Objective:
Reproduce each of the items below word for word, leaving the pictures out of your answer.

Source data:
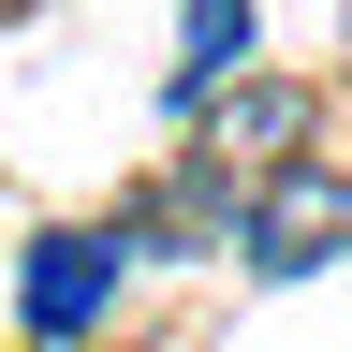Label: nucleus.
Listing matches in <instances>:
<instances>
[{"label": "nucleus", "instance_id": "f257e3e1", "mask_svg": "<svg viewBox=\"0 0 352 352\" xmlns=\"http://www.w3.org/2000/svg\"><path fill=\"white\" fill-rule=\"evenodd\" d=\"M235 264L250 279H308L323 250H352V176H323V162H279V176H250L235 191Z\"/></svg>", "mask_w": 352, "mask_h": 352}, {"label": "nucleus", "instance_id": "f03ea898", "mask_svg": "<svg viewBox=\"0 0 352 352\" xmlns=\"http://www.w3.org/2000/svg\"><path fill=\"white\" fill-rule=\"evenodd\" d=\"M118 279H132V235H118V220H44L30 264H15V323H30L44 352H74V338L118 308Z\"/></svg>", "mask_w": 352, "mask_h": 352}, {"label": "nucleus", "instance_id": "7ed1b4c3", "mask_svg": "<svg viewBox=\"0 0 352 352\" xmlns=\"http://www.w3.org/2000/svg\"><path fill=\"white\" fill-rule=\"evenodd\" d=\"M191 118H206V176H220V191H250V176L308 162V88H279V74H220Z\"/></svg>", "mask_w": 352, "mask_h": 352}, {"label": "nucleus", "instance_id": "20e7f679", "mask_svg": "<svg viewBox=\"0 0 352 352\" xmlns=\"http://www.w3.org/2000/svg\"><path fill=\"white\" fill-rule=\"evenodd\" d=\"M338 59H352V0H338Z\"/></svg>", "mask_w": 352, "mask_h": 352}]
</instances>
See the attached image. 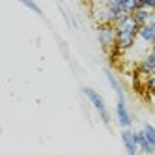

Correct output:
Label: nucleus.
Listing matches in <instances>:
<instances>
[{"label": "nucleus", "instance_id": "f257e3e1", "mask_svg": "<svg viewBox=\"0 0 352 352\" xmlns=\"http://www.w3.org/2000/svg\"><path fill=\"white\" fill-rule=\"evenodd\" d=\"M235 264L250 279H308L323 250H352V176H323V162H279V176H250L235 191Z\"/></svg>", "mask_w": 352, "mask_h": 352}, {"label": "nucleus", "instance_id": "f03ea898", "mask_svg": "<svg viewBox=\"0 0 352 352\" xmlns=\"http://www.w3.org/2000/svg\"><path fill=\"white\" fill-rule=\"evenodd\" d=\"M118 279H132V235H118V220H44L30 264H15V323H30L44 352H74V338L118 308Z\"/></svg>", "mask_w": 352, "mask_h": 352}, {"label": "nucleus", "instance_id": "7ed1b4c3", "mask_svg": "<svg viewBox=\"0 0 352 352\" xmlns=\"http://www.w3.org/2000/svg\"><path fill=\"white\" fill-rule=\"evenodd\" d=\"M191 118H206V176H220V191H250V176L308 162V88H279V74H220Z\"/></svg>", "mask_w": 352, "mask_h": 352}, {"label": "nucleus", "instance_id": "20e7f679", "mask_svg": "<svg viewBox=\"0 0 352 352\" xmlns=\"http://www.w3.org/2000/svg\"><path fill=\"white\" fill-rule=\"evenodd\" d=\"M338 59H352V0H338Z\"/></svg>", "mask_w": 352, "mask_h": 352}]
</instances>
See the attached image. 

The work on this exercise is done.